Rathbone ex rel. Rathbone v. St. Louis & San Francisco Railway Co.

214 P. 109, 113 Kan. 257, 1923 Kan. LEXIS 373
CourtSupreme Court of Kansas
DecidedApril 7, 1923
DocketNo. 24,156
StatusPublished
Cited by17 cases

This text of 214 P. 109 (Rathbone ex rel. Rathbone v. St. Louis & San Francisco Railway Co.) is published on Counsel Stack Legal Research, covering Supreme Court of Kansas primary law. Counsel Stack provides free access to over 12 million legal documents including statutes, case law, regulations, and constitutions.

Bluebook
Rathbone ex rel. Rathbone v. St. Louis & San Francisco Railway Co., 214 P. 109, 113 Kan. 257, 1923 Kan. LEXIS 373 (kan 1923).

Opinion

The opinion of the court was delivered by

Dawson, J.:

Here is another railway-crossing case.

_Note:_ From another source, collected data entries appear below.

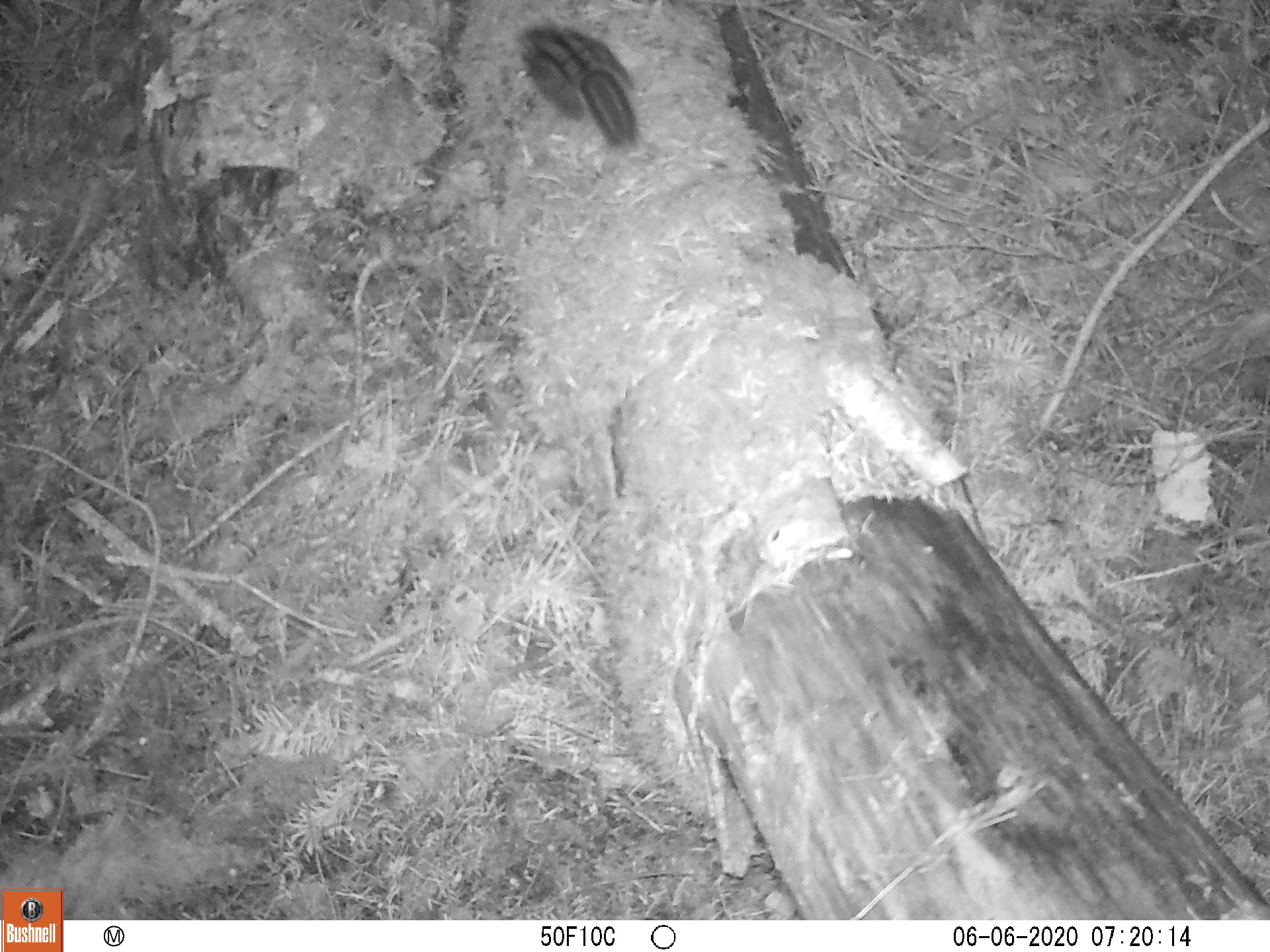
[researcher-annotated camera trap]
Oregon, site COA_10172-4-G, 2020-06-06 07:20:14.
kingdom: Animalia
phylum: Chordata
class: Mammalia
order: Rodentia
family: Sciuridae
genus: Neotamias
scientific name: Neotamias townsendii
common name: townsend's chipmunk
Townsend's chipmunk (Neotamias townsendii).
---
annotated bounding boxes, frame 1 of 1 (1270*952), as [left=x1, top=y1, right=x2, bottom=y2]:
townsend's chipmunk: [left=508, top=12, right=647, bottom=157]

It was an action by a husband and son for the death of Bessie Rathbone, wife of one of the plaintiffs and the mother of the other.

Bessie Rathbone and her son, while on an errand for her husband, [258]*258were traveling northward on a public road in a Reo speed-wagon, approaching the defendant’s railway crossing at the village of Hallowell. At that' point the defendant’s railway consisted of a main line and sidetrack, running east and west. The sidetrack was about 9 feet south of the main track. On the east side of the highway, immediately south of the railway, were an elevator, a corn crib, a coal bin and stockyards which shut out the view' of trains approaching from the east. As Mrs. Rathbone and her son were passing over the main line track, their vehicle was struck by a westbound train, and she was killed.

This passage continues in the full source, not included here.